Request 1: In the article on the US dollar, what Fed funds target rate is given?

Text:
START

Register | Forgot password?
Switch to Arabic
Sunday, November 22 - 2009

The US dollar: risk and reward

  • Monday, March 07 - 2005 at 10:48

Standard Chartered's FX Strategy team discusses the current drivers of the dollar and FX markets and asks whether it will be a case of what goes up must come down in 2005?

Article continues below
Risk and Reward
Global markets remain firmly in "risk seeking" mode. To confirm this, we use the VIX index of S&P 500 implied volatility, EMBI Global and 10-year U.S. swap spreads and the CRB commodity index. These reflections of risk appetite have been in "risk-seeking" for some time. The VIX is currently trading around the lowest levels seen since 1995, the EMBI Global and 10- year U.S. swap spreads close to multi-year lows and the CRB is at major highs. As a result, higher-yielding and "riskier" currencies have outperformed significantly. From an investment perspective, there have been 4 main drivers of this:

• Policy and market interest rates remain historically low: The Fed is "normalising" monetary policy. However, the Fed funds target rate of 2.50% remains well below the 6.50% rate at which the Fed began its easing cycle from the start of 2001. U.S. Treasury yields have corrected higher after a series of strong U.S. numbers, but the long-term yield downtrend has not yet been broken

• Previous policy stimulus has generated abundant liquidity: The past monetary easing cycle, together with huge U.S. fiscal easing has generated massive amounts of global excess liquidity, which in turn has resulted in asset market inflation and out-performance in "riskier" assets

• A secular improvement in Emerging Market (EM) macroeconomic dynamics: Past currency crises have encouraged EM policymakers to pursue more prudent economic policies, tightening fiscal policy, reducing foreign debt, improving asset-liability management and sustaining a disinflationary trend. The result has been a sustained improvement in EM
balance of payments

• "Crossover" buying: Investors who are benchmarked to G10 stock and bond indexes have become more active in diversifying into "off-index allocations" due to lower benchmark returns and available "alpha" in nonbenchmarked assets. The secular improvement in EM fundamental
dynamics has accelerated this. In addition, EM assets are increasingly becoming integrated to standard industry benchmarks, creating so-called "blended benchmarks"

END

Provided entries:
START

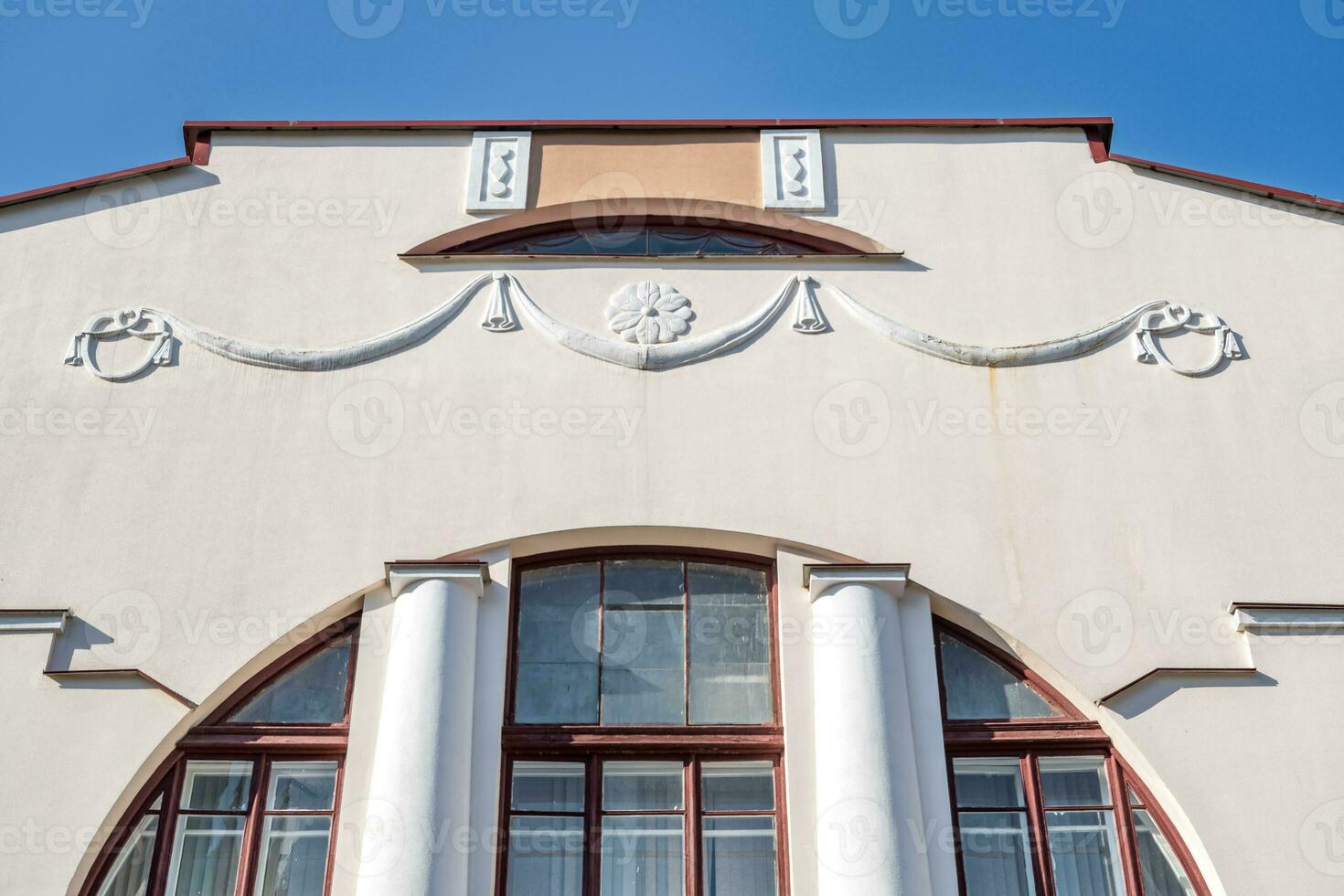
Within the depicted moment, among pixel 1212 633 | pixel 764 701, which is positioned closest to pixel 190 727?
pixel 764 701

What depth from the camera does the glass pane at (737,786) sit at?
776cm

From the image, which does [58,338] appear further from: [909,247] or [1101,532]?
[1101,532]

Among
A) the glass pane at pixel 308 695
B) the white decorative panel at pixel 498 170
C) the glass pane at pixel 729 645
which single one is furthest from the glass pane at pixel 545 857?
the white decorative panel at pixel 498 170

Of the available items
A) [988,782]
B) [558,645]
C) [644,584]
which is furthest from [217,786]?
[988,782]

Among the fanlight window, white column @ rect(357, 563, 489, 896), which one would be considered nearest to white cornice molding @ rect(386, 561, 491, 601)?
white column @ rect(357, 563, 489, 896)

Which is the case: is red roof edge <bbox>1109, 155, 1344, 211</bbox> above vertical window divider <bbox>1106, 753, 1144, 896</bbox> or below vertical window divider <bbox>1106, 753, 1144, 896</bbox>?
above

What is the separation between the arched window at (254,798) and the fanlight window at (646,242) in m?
2.96

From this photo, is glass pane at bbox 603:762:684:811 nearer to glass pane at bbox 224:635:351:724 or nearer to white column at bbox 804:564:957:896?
white column at bbox 804:564:957:896

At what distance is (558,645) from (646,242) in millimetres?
2930

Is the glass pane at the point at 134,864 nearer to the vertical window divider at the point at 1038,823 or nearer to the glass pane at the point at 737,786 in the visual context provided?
the glass pane at the point at 737,786

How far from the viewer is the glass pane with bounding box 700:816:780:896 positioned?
7.50 m

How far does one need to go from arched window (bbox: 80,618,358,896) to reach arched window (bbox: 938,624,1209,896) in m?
3.34

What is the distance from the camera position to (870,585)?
26.3 ft

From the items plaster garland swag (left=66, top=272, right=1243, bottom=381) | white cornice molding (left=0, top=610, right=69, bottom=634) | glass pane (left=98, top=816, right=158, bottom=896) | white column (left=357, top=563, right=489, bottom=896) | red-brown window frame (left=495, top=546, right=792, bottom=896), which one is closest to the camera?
white column (left=357, top=563, right=489, bottom=896)
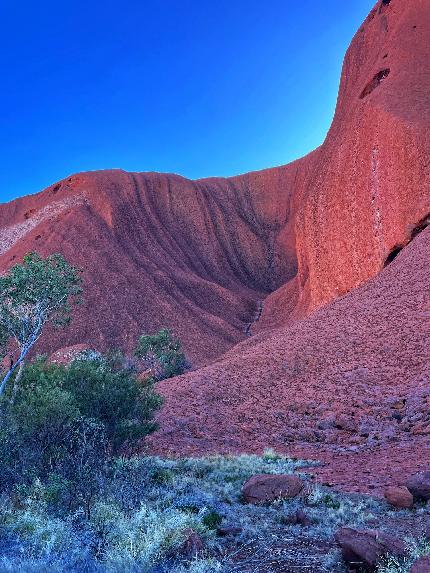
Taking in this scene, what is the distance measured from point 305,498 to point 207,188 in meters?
71.2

END

Request 2: Quote the records word for word. Begin at the line that contains "What is the separation" and continue through the end of the records, leaving out the pictures.

Exercise result 1: 2.50%

Exercise result 2:
What is the separation between the arched window at (254,798) and the fanlight window at (646,242) in m?
2.96

From this photo, is glass pane at bbox 603:762:684:811 nearer to glass pane at bbox 224:635:351:724 or nearer to white column at bbox 804:564:957:896?
white column at bbox 804:564:957:896

At what distance is (558,645) from (646,242) in millimetres?
2930

Is the glass pane at the point at 134,864 nearer to the vertical window divider at the point at 1038,823 or nearer to the glass pane at the point at 737,786 in the visual context provided?
the glass pane at the point at 737,786

How far from the viewer is the glass pane with bounding box 700:816:780:896 positioned?
7.50 m

How far does one need to go from arched window (bbox: 80,618,358,896) to reach arched window (bbox: 938,624,1209,896) in m?
3.34

What is the distance from the camera position to (870,585)?
26.3 ft

From the items plaster garland swag (left=66, top=272, right=1243, bottom=381) | white cornice molding (left=0, top=610, right=69, bottom=634) | glass pane (left=98, top=816, right=158, bottom=896) | white column (left=357, top=563, right=489, bottom=896) | red-brown window frame (left=495, top=546, right=792, bottom=896), which one is closest to the camera?
white column (left=357, top=563, right=489, bottom=896)
Taking in this scene, what is the distance measured from point 305,498 to point 207,188 in meters?
71.2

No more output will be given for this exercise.